Em uma das regiões mais altas do sul do Brasil, Três Coroas, no Rio Grande do Sul, fica um pedacinho do continente asiático. Andar por lá é ter a chance de conhecer não apenas as tradições milenares, mas entender umas das marcas do povo tibetano: respeitar tudo o que é nativo, que brota da terra.
No meio do mato, o tibetano Ogen mostra onde costuma colher um dos temperos mais usados na comida tibetana: o gengibre. Mas apesar de ser uma herança asiática, esse é 100% brasileiro! Ogen descobriu o gengibre a partir de lembranças da infância que não ficaram para trás mesmo depois de ter fugido da dominação chinesa no Tibet.
Globo Repórter :E quem é que falava que fazia bem pra saúde, sua família?
Ogen Shak, chefe de cozinha: Meu pai, porque normalmente no Tibet se usa temperos tudo mais nativos. Ogen busca cada pedaço de raiz como se fosse um garimpeiro procurando a melhor pedra preciosa.
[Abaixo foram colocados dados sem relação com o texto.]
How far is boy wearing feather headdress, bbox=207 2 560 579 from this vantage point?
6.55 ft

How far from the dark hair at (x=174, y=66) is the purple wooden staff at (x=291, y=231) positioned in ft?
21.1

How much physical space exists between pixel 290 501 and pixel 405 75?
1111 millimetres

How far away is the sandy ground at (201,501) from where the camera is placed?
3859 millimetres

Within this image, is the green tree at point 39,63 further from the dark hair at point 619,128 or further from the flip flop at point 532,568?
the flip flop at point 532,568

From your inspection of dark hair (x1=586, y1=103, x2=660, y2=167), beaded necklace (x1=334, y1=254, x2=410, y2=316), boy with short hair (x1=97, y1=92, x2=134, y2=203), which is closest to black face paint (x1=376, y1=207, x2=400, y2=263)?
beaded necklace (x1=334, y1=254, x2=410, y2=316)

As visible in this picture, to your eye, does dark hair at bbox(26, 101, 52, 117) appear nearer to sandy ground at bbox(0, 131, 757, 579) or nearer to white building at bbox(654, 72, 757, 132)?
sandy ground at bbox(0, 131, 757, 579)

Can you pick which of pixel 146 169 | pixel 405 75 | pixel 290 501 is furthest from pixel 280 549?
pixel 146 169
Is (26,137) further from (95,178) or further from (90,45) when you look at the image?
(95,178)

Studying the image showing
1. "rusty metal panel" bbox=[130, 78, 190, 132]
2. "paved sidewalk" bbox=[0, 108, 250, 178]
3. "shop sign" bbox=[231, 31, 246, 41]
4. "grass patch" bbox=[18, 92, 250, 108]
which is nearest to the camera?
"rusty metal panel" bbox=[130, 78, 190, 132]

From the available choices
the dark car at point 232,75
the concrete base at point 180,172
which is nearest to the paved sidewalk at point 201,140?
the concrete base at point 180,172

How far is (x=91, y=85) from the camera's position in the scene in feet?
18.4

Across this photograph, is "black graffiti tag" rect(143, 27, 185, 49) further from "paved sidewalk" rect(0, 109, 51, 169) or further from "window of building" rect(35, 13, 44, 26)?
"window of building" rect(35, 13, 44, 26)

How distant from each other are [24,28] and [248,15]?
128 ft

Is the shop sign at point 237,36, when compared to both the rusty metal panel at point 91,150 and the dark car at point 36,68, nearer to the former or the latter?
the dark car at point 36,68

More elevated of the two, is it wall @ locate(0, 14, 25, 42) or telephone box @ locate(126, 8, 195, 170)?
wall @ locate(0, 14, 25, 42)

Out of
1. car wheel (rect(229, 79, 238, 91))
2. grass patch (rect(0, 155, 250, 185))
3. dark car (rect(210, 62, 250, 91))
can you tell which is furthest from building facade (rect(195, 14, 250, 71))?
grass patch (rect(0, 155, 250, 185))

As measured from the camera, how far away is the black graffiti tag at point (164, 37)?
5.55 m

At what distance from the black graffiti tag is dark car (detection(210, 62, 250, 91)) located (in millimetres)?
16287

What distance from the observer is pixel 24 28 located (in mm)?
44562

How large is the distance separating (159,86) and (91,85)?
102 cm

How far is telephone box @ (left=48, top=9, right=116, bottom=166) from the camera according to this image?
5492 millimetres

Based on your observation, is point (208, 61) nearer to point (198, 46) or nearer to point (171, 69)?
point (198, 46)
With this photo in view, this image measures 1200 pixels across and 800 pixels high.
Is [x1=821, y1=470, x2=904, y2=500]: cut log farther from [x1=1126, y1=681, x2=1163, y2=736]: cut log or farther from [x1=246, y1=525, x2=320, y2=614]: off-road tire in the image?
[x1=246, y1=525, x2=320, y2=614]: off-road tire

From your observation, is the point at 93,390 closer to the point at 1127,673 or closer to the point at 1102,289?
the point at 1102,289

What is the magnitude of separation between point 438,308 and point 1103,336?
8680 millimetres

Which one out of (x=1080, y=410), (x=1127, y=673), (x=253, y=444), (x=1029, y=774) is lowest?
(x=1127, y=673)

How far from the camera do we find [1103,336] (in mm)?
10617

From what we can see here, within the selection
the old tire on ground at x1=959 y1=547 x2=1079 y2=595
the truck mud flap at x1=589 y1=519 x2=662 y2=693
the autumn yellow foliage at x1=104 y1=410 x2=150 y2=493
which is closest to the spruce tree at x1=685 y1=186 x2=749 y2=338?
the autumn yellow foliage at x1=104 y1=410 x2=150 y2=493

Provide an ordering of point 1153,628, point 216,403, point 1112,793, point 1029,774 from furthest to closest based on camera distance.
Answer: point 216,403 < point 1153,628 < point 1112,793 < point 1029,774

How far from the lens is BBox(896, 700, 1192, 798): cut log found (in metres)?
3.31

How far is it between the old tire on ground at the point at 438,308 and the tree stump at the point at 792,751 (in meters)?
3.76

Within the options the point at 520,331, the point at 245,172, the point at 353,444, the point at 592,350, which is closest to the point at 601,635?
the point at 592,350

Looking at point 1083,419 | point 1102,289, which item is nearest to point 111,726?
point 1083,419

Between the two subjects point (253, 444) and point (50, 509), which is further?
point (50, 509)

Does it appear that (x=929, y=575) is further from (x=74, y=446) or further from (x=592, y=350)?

Globo Repórter:E o que o pessoal diz que você está colhendo aqui no mato, desse jeito?
Ogen Shak: O pessoal acha que eu sou louco!
Tudo o que ele tira da terra vai direto para as panelas. As comidas que prepara têm como base pimenta, molho de soja e gengibre nativo.
Mas afinal, o que o gengibre tem de tão especial? A gente já sabe que ele aumenta nossas defesas, combate inflamações e enjoos e dá ânimo. Agora, ele é um dos ingredientes estudados na Universidade Federal do Rio de Janeiro para encontrar uma combinação poderosa contra o câncer.
Ao misturar o gengibre com páprica, cúrcuma e pimenta-do-reino, a equipe liderada pela pesquisadora Eliane Fialho descobriu que esses temperos, quando consumidos juntos, têm efeitos impressionantes sobre células de câncer de mama e de leucemia.
“O que a gente consegue identificar é que, ao adicionar os compostos presentes nessas especiarias, a gente leva a célula cancerosa à morte. Isso é muito interessante porque, apesar da gente estar trabalhando com cultura de célula, ainda não chegou ao estudo com humanos, que são ensaios clínicos, a gente tem uma perspectiva muito boa da atuação desses compostos bioativos”, afirmou Eliane Filho, professora do Instituto de Nutrição da UFRJ.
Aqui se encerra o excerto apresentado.